New moms can get a significant emotional boost when they communicate openly, be it with their spouse or partner or other trusted family member, or a friend, doctor or support group. Being able to talk to someone without fear of being judged “is crucial,” Tawa says. “That’s one big thing I hear [from patients] over and over again: ‘I can’t tell anybody how I’m really feeling because they’re going to think I’m a horrible mom. They’re going to take away my baby because they’re going to think I’m a nut job.’”
In addition to engaging in honest conversations about their concerns and struggles, moms need to take care of themselves in general. They should resist thinking that they must relinquish their identity and their self-care, Tawa says. “Go on your walks, go to yoga, go do other things you really enjoy, go to a movie with a friend,” she says. Exercise, in particular, provides many benefits, and can be an effective way to combat anxiety because it stimulates endorphin and dopamine release, which helps soothe and uplift emotions. “Being physically active is phenomenal,” in terms of the payback it brings, Tawa says.
And importantly, anxious mothers should not delay in getting the help they need, for their sake as well their baby’s; addressing the problem early can stave off depression and worsening emotional difficulties. From one-on-one counseling to mom-and-baby gatherings and support groups, many forms of assistance are available, Tawa says, and they can help women realize that other mothers, in fact, share some of the same emotions and concerns.
Help for Anxious Moms
All by itself, the day-to-day (and night) grind of motherhood is hard. Coming as it does — with a bevy of significant life changes and super-mom goals, such as cheerfully keeping up with housework while churning out crafts, whipping up nutritious meals and spending quality time with the kid(s) — can make it feel downright impossible. Some women obsess over their perceived inability to get it right, especially while so many people on social media seem to find motherhood a breeze, and excessively worry about the well-being of their baby.
But whether you are an expectant mom, a newly minted mother or an experienced mom who is expanding her brood, there are steps you can take to help safeguard your well-being as you navigate what can feel like the emotional minefield of motherhood.
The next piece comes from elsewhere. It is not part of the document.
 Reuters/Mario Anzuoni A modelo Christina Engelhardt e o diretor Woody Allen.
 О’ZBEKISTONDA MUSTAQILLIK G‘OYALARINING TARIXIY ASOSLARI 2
The following are tips from Amy Chouinard, MA, LCMHC, a mental health counselor at Perinatal & Women’s Mental Health Counseling, and Jennifer Tawa, APRN, PMHNP-BC, a nurse practitioner who specializes in obstetric psychiatric care at Southern New Hampshire Health:
Communicate openly with your obstetrician or your child’s pediatrician, Tawa says. Let him or her know your concerns.
Join a new mom or new baby group, take your kid(s) to story time at your library or go to the playground so that you can commiserate with other mothers, and/or likely see that other people are not having a perfect motherhood experience either. Realizing that you’re not the only one struggling can help calm your fears and normalize your expectations, Chouinard says. Plus, just getting out of the house can help you feel better.
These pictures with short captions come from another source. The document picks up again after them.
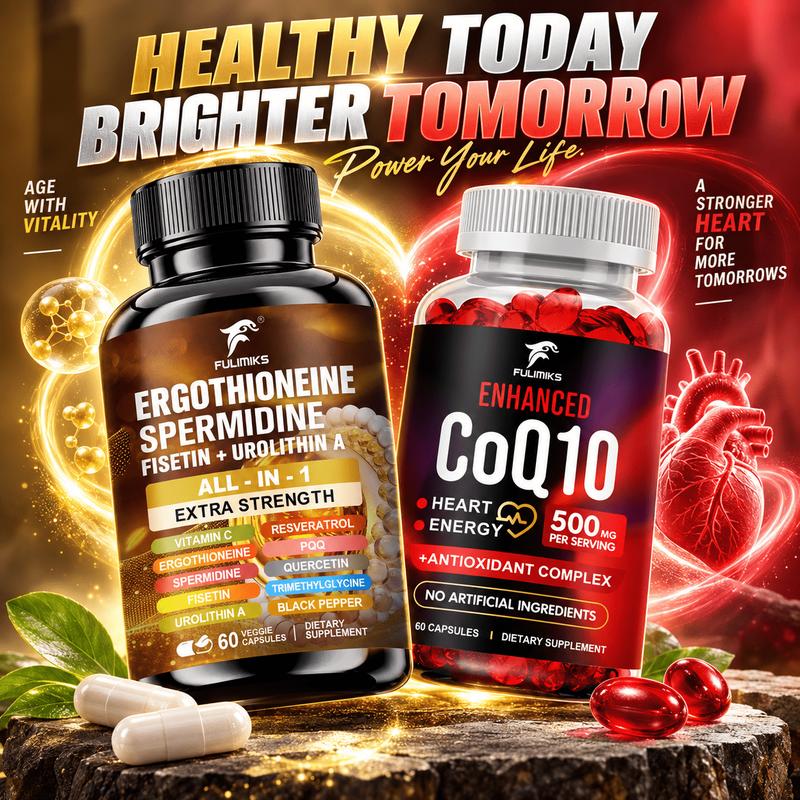 Turmeric - Kompleksowy suplement CoQ10 + ergotionein +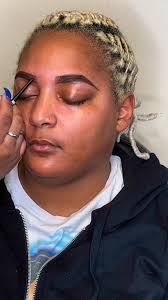 LETS TALK ABOUT IT 🎨🤭❤️❤️ PROM BAE BEAT ( soft brown smokey eye with BOLD  red lip 💋 💄 LIQUID LIPSTICK BY: Danielle Malone ( AFTER DARK)✂️ HAIR BY: Deborah  Billups Blakes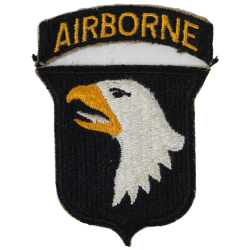Patch, 101st Airborne Division, Type 5, White Tongue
If you can’t find a group or get to a place where moms congregate, reach out to a trusted friend or family member and let them know if you are struggling. “[Moms] who don’t talk to people and try to manage it all by themselves are probably most at risk” of having ongoing anxiety trouble, Chouinard says.
Set yourself up for success by having realistic expectations and support measures in place. Whether you’re expecting or already have a child, figure out who and what is available to help you cope. Arrange for a regular babysitter, enlist help from your partner or family and get proper sleep when possible.
Be physically active. You might not think you have time for it, but exercise eases tension and anxiety. If you can’t get to a gym, pack up the stroller and head out for a brisk walk.
Get help if you need it. Many insurance plans cover therapy, Chouinard says.